WHAT THE TASK ASKS> Could you carry on the Oscar movie-data notebook below, picking up right after its last line?

EXERCISE TEXT>
=== Begin Enclosure ===

In [None]:
import pickle
import pandas as pd
import numpy as np
import re
import warnings
warnings.filterwarnings('ignore')
from matplotlib import pyplot as plt
%matplotlib inline

In [None]:
# LOAD
file = 'df_master_1992-2017'
f = open(file,'rb') 
df = pickle.load(f) 
f.close()

In [None]:
df_match = df[df.match == 'match']

**Features to focus on:**  
* Budget
* Gross
* Genre (dummy variables)
* Country (US or UK - dummy variables)
* Runtime
* Metacritic score
* Total nominations
* Total wins
* Month

In [None]:
df = df_match[['imdb_name', 'imdb_year', 'budget', 'gross', 'drama', 'comedy', 'action', 'crime', 'romance', 
                 'sport', 'biography', 'mystery', 'musical', 'thriller', 'adventure',
                 'sci-fi', 'family', 'history', 'USA', 'UK', 'runtime', 'metacritic', 
                   'total_noms', 'total_wins', 'month', 'winner', 'nominee', 'bp_nominee', 'oscar_name', 'oscar_year']]

In [None]:
df.head()

**Convert runtime, budget, gross into integers**

In [None]:
for i in ['budget', 'runtime', 'gross']:
    df[i] = df[i].replace(np.nan, '')

In [None]:
df['test'] = df.runtime.map(lambda x: re.findall(r'[0-9]+', x))
df['runtime'] = df.test.apply(lambda x: int(x[0]) if len(x)>0 else np.nan)

=== End Enclosure ===

SOURCE MATERIAL>
=== Begin Enclosure ===

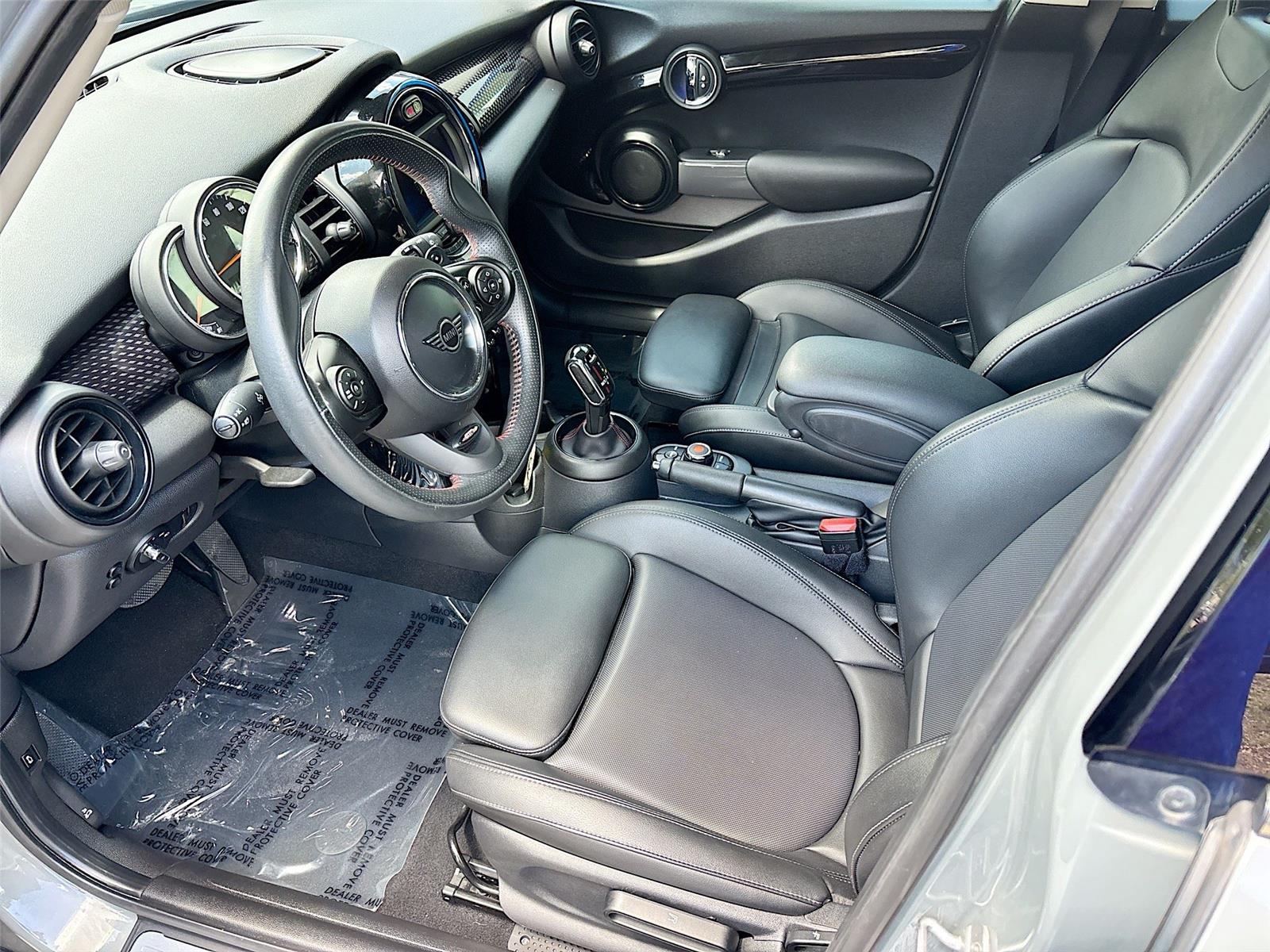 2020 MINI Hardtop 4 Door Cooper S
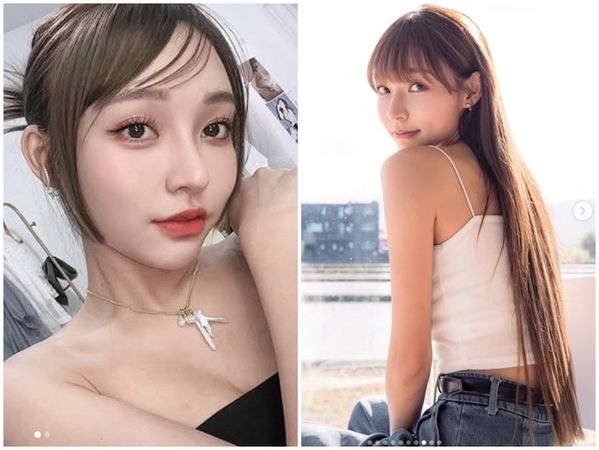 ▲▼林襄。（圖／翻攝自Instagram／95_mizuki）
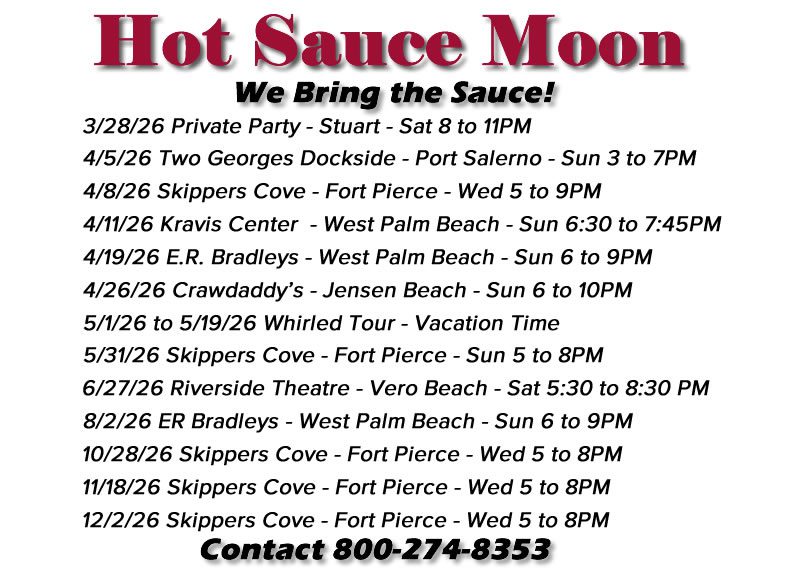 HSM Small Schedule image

=== End Enclosure ===
=== Begin Enclosure ===

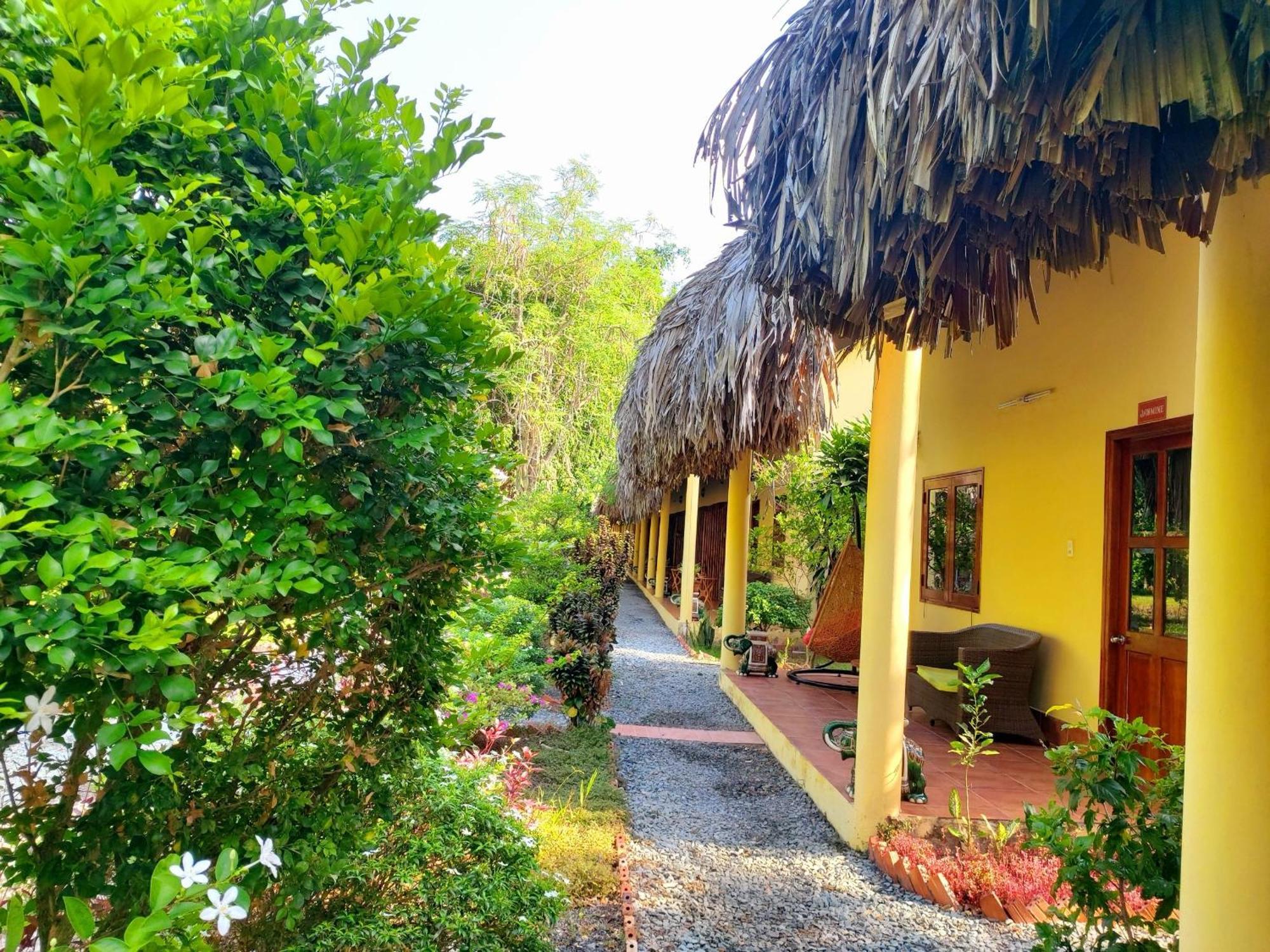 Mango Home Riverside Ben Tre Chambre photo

=== End Enclosure ===

OUTPUT OF THE TASK>
In [None]:
df['gross_new'] = df.gross.map(lambda x: ''.join(e for e in x if e.isdigit() or e == '.'))
df['gross_dollar'] = df.gross.apply(lambda x: 1 if '$' in x else 0)
df['gross_new'] = df.gross_new.map(lambda x: int(x) if len(x)>0 else np.nan)

In [None]:
df['budget_new'] = df.budget.map(lambda x: ''.join(e for e in x if e.isdigit() or e == '.'))
df['budget_dollar'] = df.budget.apply(lambda x: 1 if '$' in x else 0)

In [None]:
df['budget_currency'] = df.budget.map(lambda x: x[0] if len(x)>0 else '')
df.budget_currency.value_counts()

**NOTE**: Need to drop budget - too many missings

## Handle missing data

In [None]:
df.isnull().sum()

In [None]:
# Replace with zero
for i in ['total_noms', 'total_wins', 'winner']:
    df.loc[df[i].isnull() , i] = 0

In [None]:
# Replace with mean
for i in ['metacritic', 'gross_new', 'runtime']:
    df[i].fillna(df[i].mean(), inplace = True)

# Create new variables

In [None]:
# Convert month to season and create dummies
seasons = {"season": {"January": 'Winter', "February": 'Spring', "March": 'Spring',
                     "April": 'Spring', "May": 'Spring', "June": 'Summer', "July": 'Summer', 
                     "August": 'Summer', "September": 'Summer', "October": 'Winter', 
                     "November": 'Winter', "December": 'Winter' }}

df['season'] = df.month
df.replace(seasons, inplace=True)

df_season = pd.get_dummies(df['season'])
df = pd.concat([df, df_season], axis=1)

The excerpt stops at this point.